Snyder he pleaded not guilty Thursday morning on two counts of willful misconduct, before the judge ordered the bond at $ 10,000.
The former governor was ordered not to leave the state before his next meeting on Tuesday. He faces up to a year in prison and a $ 1,000 fine.
“We believe there is no evidence to support any criminal charges against Governor Snyder,” defense attorney Brian Lennon told the on Wednesday night, adding that state prosecutors did not provide him with any details.
Lennon’s requests for comment from NBC News were not immediately returned. The state attorney’s office had no comment.
Others from his administration could also be indicted. Attorney General Dana Nessel and prosecutors are expected to discuss the case during a press conference Thursday morning.
The Snyder administration’s decision in 2014 to transfer Flint from the Detroit water system to the Flint River led to disaster, as untreated river water resulted in pipe corrosion and lead contamination.
Criminal charges were filed against a number of government officials, including former head of the state health department, Nick Lyon, for the outbreak of Legionnaires ’disease at the same time as the contaminated water crisis. Lyon is accused of failing to inform the public for a year after learning of the 2015 outbreak.
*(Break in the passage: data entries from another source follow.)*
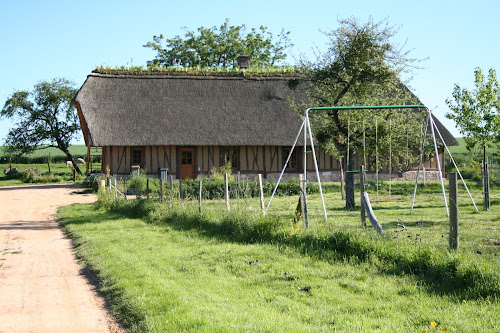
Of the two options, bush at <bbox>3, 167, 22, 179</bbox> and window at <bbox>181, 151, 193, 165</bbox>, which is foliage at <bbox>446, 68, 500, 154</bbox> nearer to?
window at <bbox>181, 151, 193, 165</bbox>

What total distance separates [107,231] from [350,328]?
297 inches

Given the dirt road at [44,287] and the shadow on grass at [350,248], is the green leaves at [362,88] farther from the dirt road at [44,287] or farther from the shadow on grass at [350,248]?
the dirt road at [44,287]

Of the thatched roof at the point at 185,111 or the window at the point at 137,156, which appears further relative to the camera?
the window at the point at 137,156

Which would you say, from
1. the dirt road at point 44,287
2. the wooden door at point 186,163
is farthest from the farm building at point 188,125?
the dirt road at point 44,287

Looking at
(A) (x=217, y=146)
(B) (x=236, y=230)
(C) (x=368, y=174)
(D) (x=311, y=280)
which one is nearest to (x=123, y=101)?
(A) (x=217, y=146)

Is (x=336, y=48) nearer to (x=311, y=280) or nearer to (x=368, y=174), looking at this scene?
(x=311, y=280)

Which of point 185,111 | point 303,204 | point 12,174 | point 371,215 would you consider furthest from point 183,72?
point 371,215

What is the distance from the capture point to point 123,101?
26.4 m

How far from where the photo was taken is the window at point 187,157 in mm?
26009

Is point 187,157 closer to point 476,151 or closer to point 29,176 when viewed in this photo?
point 29,176

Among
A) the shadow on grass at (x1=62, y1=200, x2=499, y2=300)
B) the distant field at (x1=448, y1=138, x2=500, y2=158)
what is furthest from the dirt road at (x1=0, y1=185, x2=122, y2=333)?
the distant field at (x1=448, y1=138, x2=500, y2=158)

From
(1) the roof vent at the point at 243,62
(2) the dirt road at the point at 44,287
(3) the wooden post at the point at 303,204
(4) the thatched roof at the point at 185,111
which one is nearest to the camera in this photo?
(2) the dirt road at the point at 44,287

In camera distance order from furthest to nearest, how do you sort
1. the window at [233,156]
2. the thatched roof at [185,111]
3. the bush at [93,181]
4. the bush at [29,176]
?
the bush at [29,176] → the window at [233,156] → the thatched roof at [185,111] → the bush at [93,181]

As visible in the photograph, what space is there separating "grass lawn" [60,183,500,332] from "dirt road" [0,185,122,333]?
0.28 m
Prosecutors dropped charges against Lyon and seven others in 2019
Experts said the city’s contaminated water led to the outbreak of Legionnaires’ disease, a severe form of pneumonia caused by bacteria that thrive in warm water.
Bryant Nolden, a member of the Genesee County Board of Trustees that runs the historic recreation center in Flint, celebrated the news that Snyder will be among the accused.
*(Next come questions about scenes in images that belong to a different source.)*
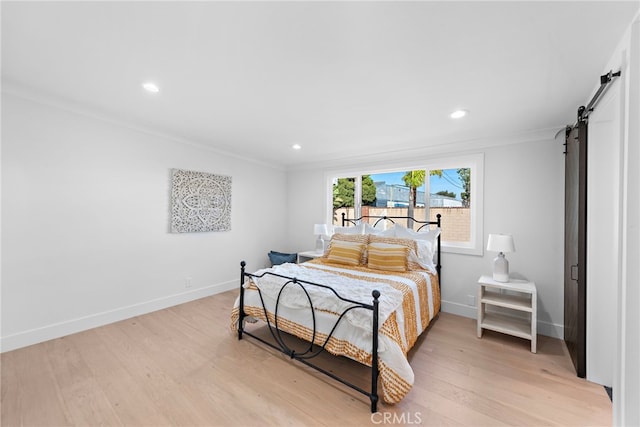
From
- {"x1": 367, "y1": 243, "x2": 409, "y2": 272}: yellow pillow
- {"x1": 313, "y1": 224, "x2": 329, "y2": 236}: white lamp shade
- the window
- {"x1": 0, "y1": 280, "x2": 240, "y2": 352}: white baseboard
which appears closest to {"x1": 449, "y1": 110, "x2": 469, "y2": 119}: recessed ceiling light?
the window

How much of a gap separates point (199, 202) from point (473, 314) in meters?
4.00

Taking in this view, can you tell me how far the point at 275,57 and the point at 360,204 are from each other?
3.02 meters

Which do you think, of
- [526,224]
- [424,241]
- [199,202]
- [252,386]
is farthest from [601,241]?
[199,202]

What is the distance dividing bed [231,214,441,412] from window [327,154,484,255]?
244 millimetres

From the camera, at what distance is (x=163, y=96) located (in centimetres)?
228

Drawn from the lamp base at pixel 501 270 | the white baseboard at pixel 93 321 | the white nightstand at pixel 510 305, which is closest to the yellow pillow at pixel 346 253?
the white nightstand at pixel 510 305

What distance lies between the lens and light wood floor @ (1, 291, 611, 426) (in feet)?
5.33

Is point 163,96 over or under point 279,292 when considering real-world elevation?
over

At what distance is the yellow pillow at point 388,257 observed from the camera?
9.70 ft

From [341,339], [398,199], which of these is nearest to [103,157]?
[341,339]

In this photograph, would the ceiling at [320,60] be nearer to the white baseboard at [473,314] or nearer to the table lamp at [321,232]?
the table lamp at [321,232]

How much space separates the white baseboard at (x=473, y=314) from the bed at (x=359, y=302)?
1.15ft

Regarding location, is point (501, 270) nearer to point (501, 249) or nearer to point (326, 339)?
point (501, 249)

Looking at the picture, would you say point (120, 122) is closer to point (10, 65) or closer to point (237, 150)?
point (10, 65)
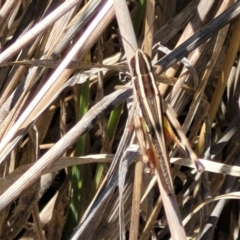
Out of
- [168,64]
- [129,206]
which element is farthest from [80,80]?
[129,206]

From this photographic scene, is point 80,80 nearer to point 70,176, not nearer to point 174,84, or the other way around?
point 174,84

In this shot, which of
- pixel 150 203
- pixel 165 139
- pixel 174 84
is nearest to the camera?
pixel 165 139

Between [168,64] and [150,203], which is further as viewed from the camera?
[150,203]
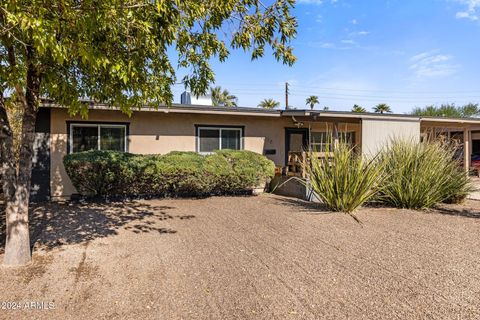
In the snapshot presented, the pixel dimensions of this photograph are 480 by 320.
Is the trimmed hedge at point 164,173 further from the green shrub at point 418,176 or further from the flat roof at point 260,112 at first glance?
the green shrub at point 418,176

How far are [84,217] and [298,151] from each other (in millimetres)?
7906

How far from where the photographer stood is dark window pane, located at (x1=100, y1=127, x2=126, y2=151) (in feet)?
32.8

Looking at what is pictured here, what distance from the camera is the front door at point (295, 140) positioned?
40.8ft

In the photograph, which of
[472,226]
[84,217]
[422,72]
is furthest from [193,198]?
[422,72]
“The dollars stopped at Governor Snyder,” he said. “He was the one who set up the people who actually did it. We have to see how it all plays out, but I’m very happy to hear that some people will respond at the highest level.”
Nolden said he and his neighbors in Flint were disappointed when earlier rounds of indictments stopped Snyder. “I was a little worried he wouldn’t go all the way to the ladder.”
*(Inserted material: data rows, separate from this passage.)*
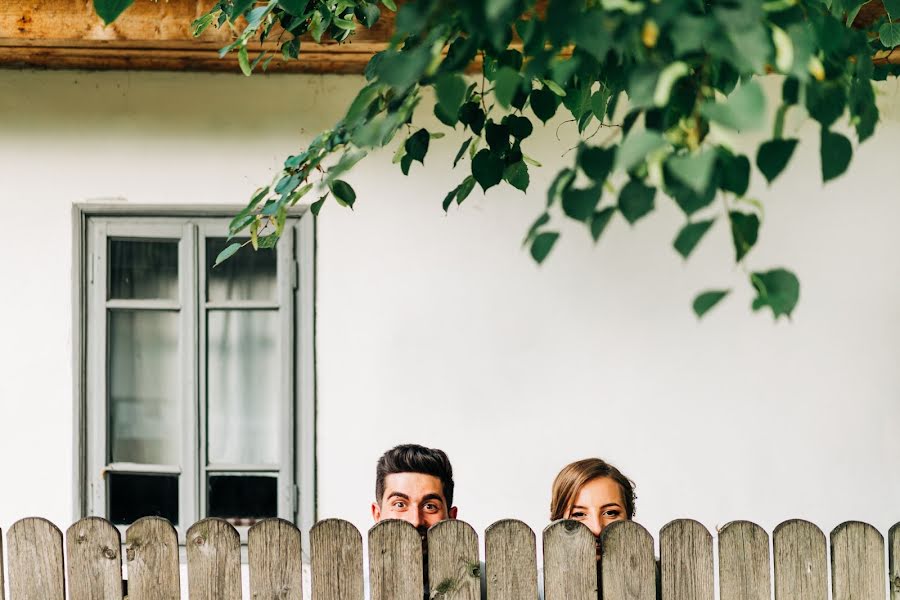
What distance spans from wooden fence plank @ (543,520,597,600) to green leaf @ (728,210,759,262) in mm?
856

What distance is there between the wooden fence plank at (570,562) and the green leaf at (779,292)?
2.73ft

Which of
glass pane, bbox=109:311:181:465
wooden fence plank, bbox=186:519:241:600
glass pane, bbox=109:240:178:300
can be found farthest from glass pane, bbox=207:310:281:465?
wooden fence plank, bbox=186:519:241:600

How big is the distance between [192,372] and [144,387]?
0.21 m

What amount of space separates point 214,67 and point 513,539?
228 cm

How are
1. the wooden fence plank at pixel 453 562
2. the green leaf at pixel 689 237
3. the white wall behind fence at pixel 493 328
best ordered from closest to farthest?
the green leaf at pixel 689 237
the wooden fence plank at pixel 453 562
the white wall behind fence at pixel 493 328

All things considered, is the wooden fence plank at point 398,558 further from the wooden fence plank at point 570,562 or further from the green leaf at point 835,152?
the green leaf at point 835,152

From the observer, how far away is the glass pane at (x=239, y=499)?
10.6 feet

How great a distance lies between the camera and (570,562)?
63.7 inches

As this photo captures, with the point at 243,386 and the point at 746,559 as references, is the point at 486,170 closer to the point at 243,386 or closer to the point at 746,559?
the point at 746,559

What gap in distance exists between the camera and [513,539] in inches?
63.9

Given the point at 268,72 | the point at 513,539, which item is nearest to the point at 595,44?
the point at 513,539

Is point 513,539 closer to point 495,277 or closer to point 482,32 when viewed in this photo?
point 482,32

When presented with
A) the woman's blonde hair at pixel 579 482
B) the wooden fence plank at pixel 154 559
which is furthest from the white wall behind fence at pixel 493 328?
the wooden fence plank at pixel 154 559

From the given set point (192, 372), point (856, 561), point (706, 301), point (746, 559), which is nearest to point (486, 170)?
point (706, 301)
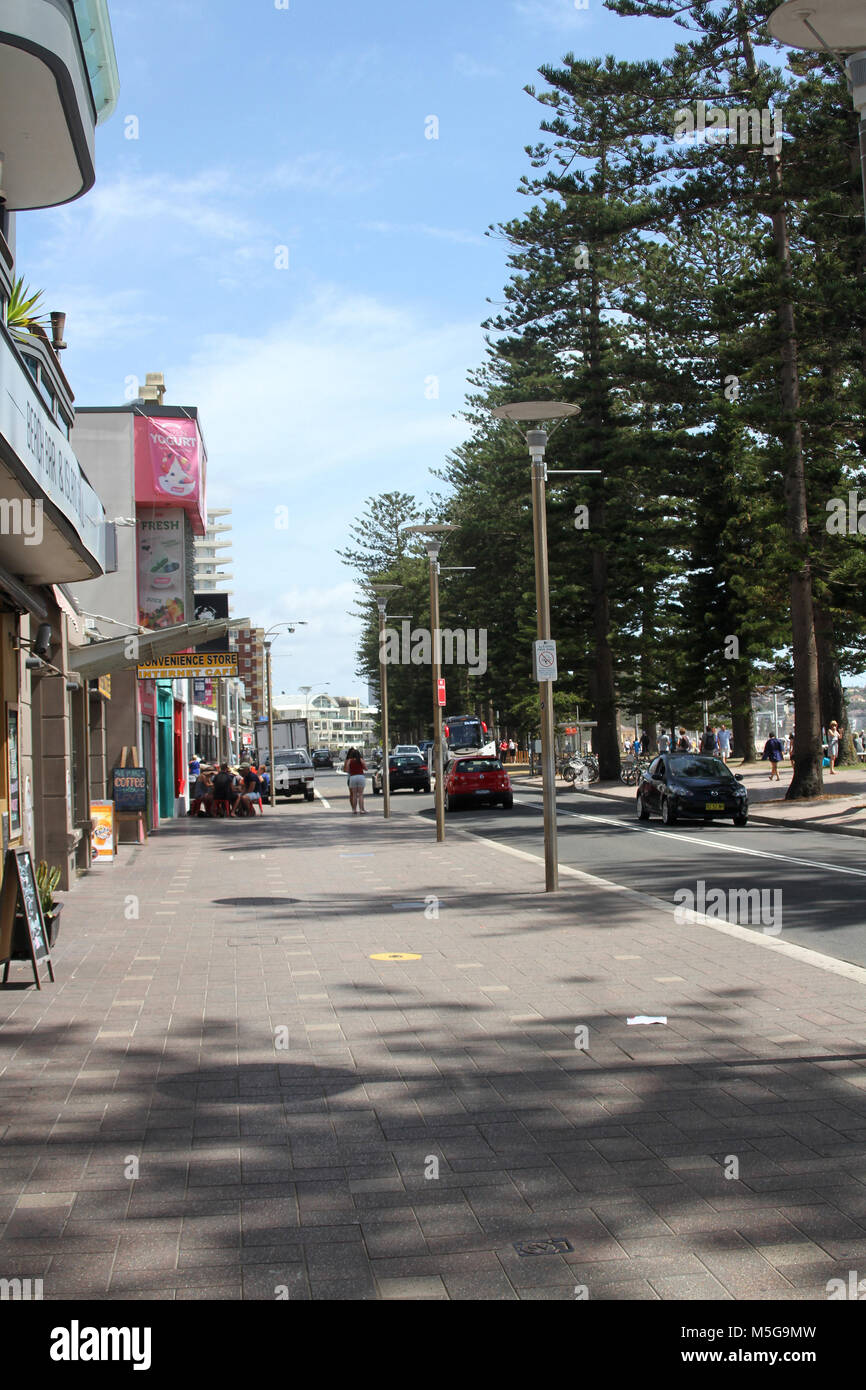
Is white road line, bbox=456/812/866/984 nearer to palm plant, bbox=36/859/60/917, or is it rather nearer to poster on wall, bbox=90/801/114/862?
palm plant, bbox=36/859/60/917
Bringing Snyder to justice, he said, will not repair the damage done to Flint – including a jump in the rate of children in need of special education services – but it will improve morale among residents.
“The residents here are very resilient,” he said. “We’ve gotten over it and we’re dealing with it, but I think this will help in a small way by letting them know that justice will be served because these people will be held accountable for the injustices they have done here in this community.”
Residents of Flint, a predominantly Montenegrin town, have struggled for years to recover from the crisis as they have relied on bottled water for months as their primary source of clean water and on the property value suffered.
The state agreed to a A $ 600 million settlement in August in a collective lawsuit with the residents of Flint whose health was endangered, establishing a fund from which residents can file a claim for damages.